Validation vs scikit-learn (Proof)
This page gives reproducible, runnable checks that:
- Skyulf supports the familiar scikit-learn workflow (build
X/y, runtrain_test_split, fit on train, transform/predict on test). - Skyulf avoids common forms of data leakage by learning preprocessing parameters from train only.
Goal: show verifiable behavior, not claim bit-for-bit identical models.
1) scikit-learn-style workflow (X/y + train_test_split)
This mirrors the sklearn pattern:
- sklearn:
fit(X_train, y_train)thenpredict(X_test) - Skyulf: pass
SplitDataset(train=(X_train, y_train), test=(X_test, y_test))
from __future__ import annotations
import pandas as pd
from sklearn.model_selection import train_test_split
from skyulf.data.dataset import SplitDataset
from skyulf.pipeline import SkyulfPipeline
# Synthetic classification data
raw = pd.DataFrame(
{
"age": [10, 20, None, 40, 50, 60, None, 80],
"city": ["A", "B", "A", "C", "B", "A", "C", "B"],
"target": [0, 1, 0, 1, 1, 0, 1, 0],
}
)
X = raw.drop(columns=["target"])
y = raw["target"]
X_train, X_test, y_train, y_test = train_test_split(
X, y, test_size=0.25, random_state=42, stratify=y
)
dataset = SplitDataset(train=(X_train, y_train), test=(X_test, y_test), validation=None)
# IMPORTANT: because we already split, we do not add TrainTestSplitter here.
config = {
"preprocessing": [
{
"name": "impute",
"transformer": "SimpleImputer",
"params": {"strategy": "mean", "columns": ["age"]},
},
{
"name": "encode",
"transformer": "OneHotEncoder",
"params": {"columns": ["city"], "drop_original": True, "handle_unknown": "ignore"},
},
],
"modeling": {"type": "random_forest_classifier", "params": {"n_estimators": 50, "random_state": 42}},
}
pipeline = SkyulfPipeline(config)
metrics = pipeline.fit(dataset, target_column="target") # target_column ignored for (X, y) tuples
preds = pipeline.predict(X_test)
# Proof-like checks
assert len(preds) == len(X_test)
assert preds.index.equals(X_test.index)
print("OK: Skyulf fit/predict with sklearn-style train/test split")
print("Metrics keys:", list(metrics.keys()))
1b) Side-by-side run: sklearn Pipeline vs SkyulfPipeline
This comparison proves both stacks can run the same shape of workflow on the same split.
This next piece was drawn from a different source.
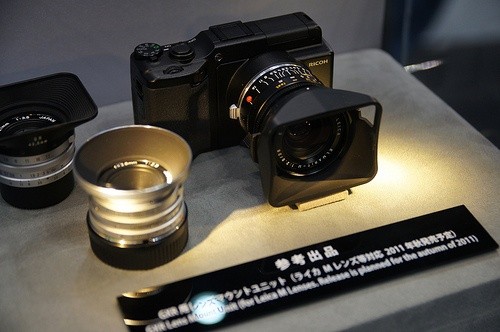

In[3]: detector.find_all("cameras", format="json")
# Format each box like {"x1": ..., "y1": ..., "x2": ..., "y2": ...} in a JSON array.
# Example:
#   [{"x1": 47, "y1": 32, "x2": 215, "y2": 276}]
[{"x1": 129, "y1": 11, "x2": 383, "y2": 208}]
We do not assert equality of predictions (different defaults / encodings can legitimately differ).
For a stronger numeric sanity check, we also compute and print test accuracy for both pipelines and the absolute difference.
from __future__ import annotations
import numpy as np
import pandas as pd
from sklearn.compose import ColumnTransformer
from sklearn.datasets import load_breast_cancer
from sklearn.impute import SimpleImputer as SkSimpleImputer
from sklearn.linear_model import LogisticRegression
from sklearn.metrics import accuracy_score
from sklearn.metrics import classification_report
from sklearn.metrics import confusion_matrix
from sklearn.model_selection import train_test_split
from sklearn.pipeline import Pipeline as SkPipeline
from sklearn.preprocessing import OneHotEncoder as SkOneHotEncoder
from sklearn.preprocessing import StandardScaler
from skyulf import SkyulfPipeline
from skyulf.data.dataset import SplitDataset
np.random.seed(42)
# Real dataset + extra categorical feature + missingness
raw = load_breast_cancer(as_frame=True)
df = raw.frame.copy().rename(columns={"target": "label"})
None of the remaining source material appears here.